DÚVIDAS

Orações relativas com «onde»

Na frase «Os extremos do largo são, aliás, os únicos locais onde ainda se veem algumas pessoas a viver o espaço», qual a função sintática da oração «onde ainda se veem algumas pessoas a viver o espaço»?

Na minha primeira análise, seria modificador restritivo do nome, uma vez que é introduzida pelo advérbio relativo "onde" e restringe os locais a que diz respeito... No entanto, parece-me ser obrigatório na frase, o que contraria a definição desse modificador...

Na Gramática da Língua Portuguesa, de Zacarias Nascimento, aparece a informação de que o advérbio "onde" pode introduzir um complemento oblíquo (ex: «Do local onde moro avisto o palácio de Sintra» - neste caso, também está a restringir o local). Se for, de facto, complemento oblíquo, como classificar a oração?

Obrigado.

Resposta

As orações subordinadas adjetivas relativas levantam duas questões de análise:

1.  a função sintática da oração subordinada relativa em relação à oração subordinante.

2.  a função sintática desempenhada pela palavra relativa, neste caso «onde», dentro da própria oração subordinada relativa.

 As orações subordinadas adjetivas relativas desempenham funções sintáticas próprias de um adjetivo: são modificadores do nome (restritivos ou apositivos).

Assim, em ambas as frases, as orações  «onde ainda se veem algumas pessoas a viver o espaço» na primeira frase  e «onde moro» na segunda frase são  orações  subordinadas adjetivas relativas restritivas com função de modificador restritivo do nome  ao qual se referem.

a) Os extremos do largo são, aliás, os únicos locais [onde ainda se veem algumas pessoas  a viver o espaçoor.rel..]. A oração relativa introduzida pelo advérbio relativo «onde» modifica o grupo nominal «os únicos locais», sendo este grupo nominal  o referente do grupo nominal  «o espaço» na oração relativa. A oração relativa desempenha, portanto, a função sintática de modificador restritivo do nome

b) Na segunda frase, «Do lugar onde moro avisto o palácio de Sintra», a oração relativa «onde moro» modifica o nome «local». A estrutura profunda da frase é  «[Eu] avisto o palácio de Sintra do lugar [onde moroor. rel]. A oração relativa desempenha a função sintática de modificador restritivo do nome «lugar».

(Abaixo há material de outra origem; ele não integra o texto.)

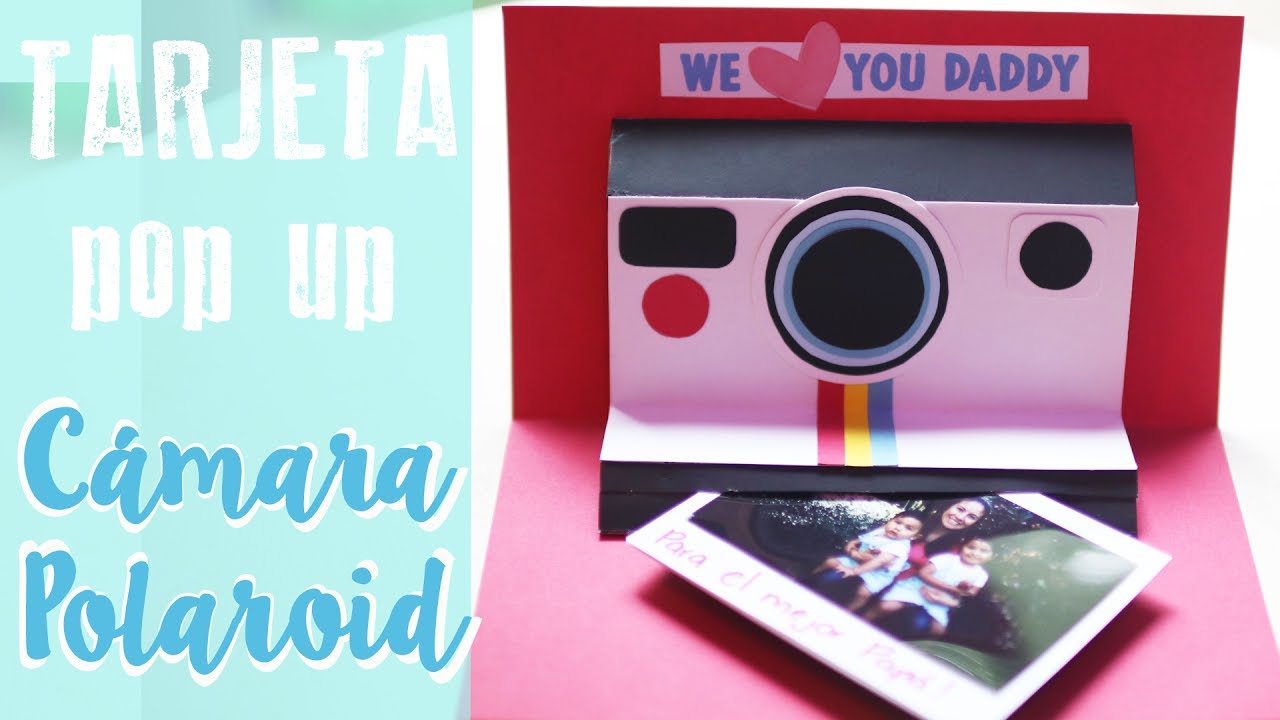 Dos Fotos De Una Cámara Y Una Cámara Con Las Palabras Compañía En La Parte Inferior | Vector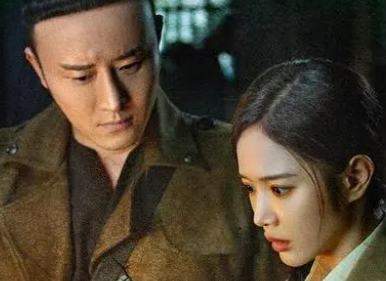 《真探秦先生》什么时候播出？腾讯视频全网独播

Analisemos, agora, apenas as orações adjetivas relativas que compõem cada uma das frases.

a) Onde ainda se veem algumas pessoas a viver o espaço.

b) Onde moro.

A estrutura profunda das orações simples seria:

a') Algumas pessoas ainda se veem a viver (n)o espaço.

b') Eu moro no local.

Repare que os verbos viver e morar são transitivos indiretos, selecionam, portanto, complemento oblíquo em ambas as frases. Note-se ainda que o advérbio relativo «onde» tem sempre o traço semântico [+ lugar], é sempre locativo, podendo ser, como é o caso, um complemento oblíquo, ou um modificador do grupo verbal, como por exemplo em:

c) Relembro o local [onde conheci o Pedro.]

d) Fui ao restaurante [onde se come o melhor cozido à portuguesa.]

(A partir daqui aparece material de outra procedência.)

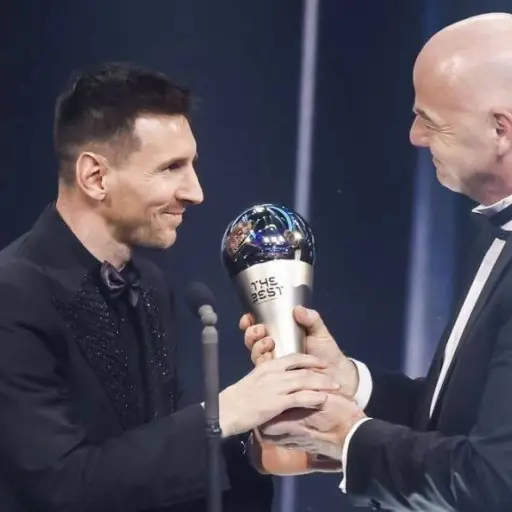 nominaciones-a-premios-the-best-fifa-2024-noviembre-2024-1.webp ,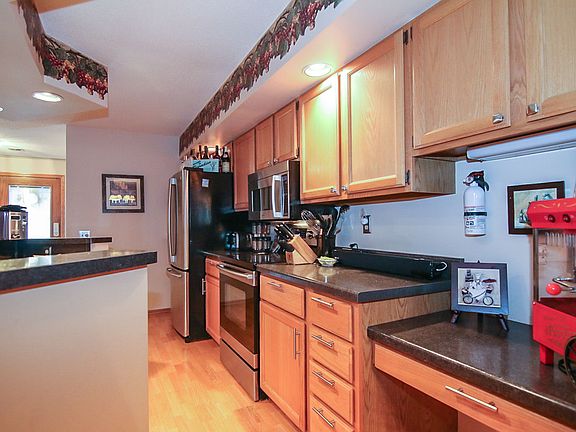 4th image of 5387 Mariners Cove Dr Unit 311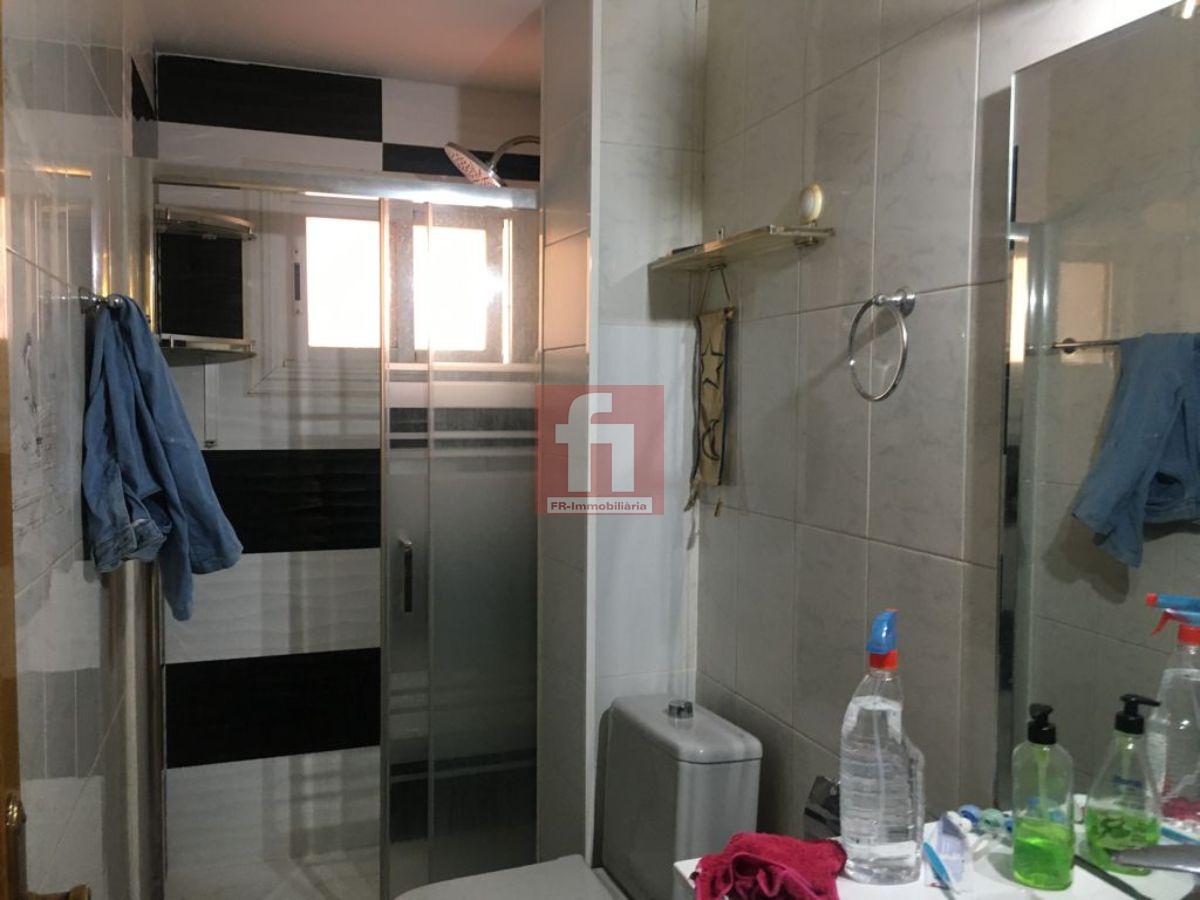 For sale of flat in Sabadell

Os verbos conhecer e comer são transitivos diretos, selecionam, portanto, complemento direto (o Pedro, em c) e o melhor cozido à portuguesa, em d).  O advérbio relativo «onde» desempenha a função sintática de modificador do grupo verbal dentro da oração relativa.

Assim, relativamente  à  oração subordinante, as orações  subordinadas adjetivas relativas restritivas desempenham a função sintática de modificador restritivo do nome em a), em b), em c) e em d); embora o advérbio «onde», dentro da oração relativa em que ocorre,  desempenhe a função sintática de complemento oblíquo em a) e b) e de modificador em c) e d).  

Referência bibliográfica: Gramática do português, Fundação Calouste Gulbenkian, cap.39, vol. II, p.p. 2102-2104.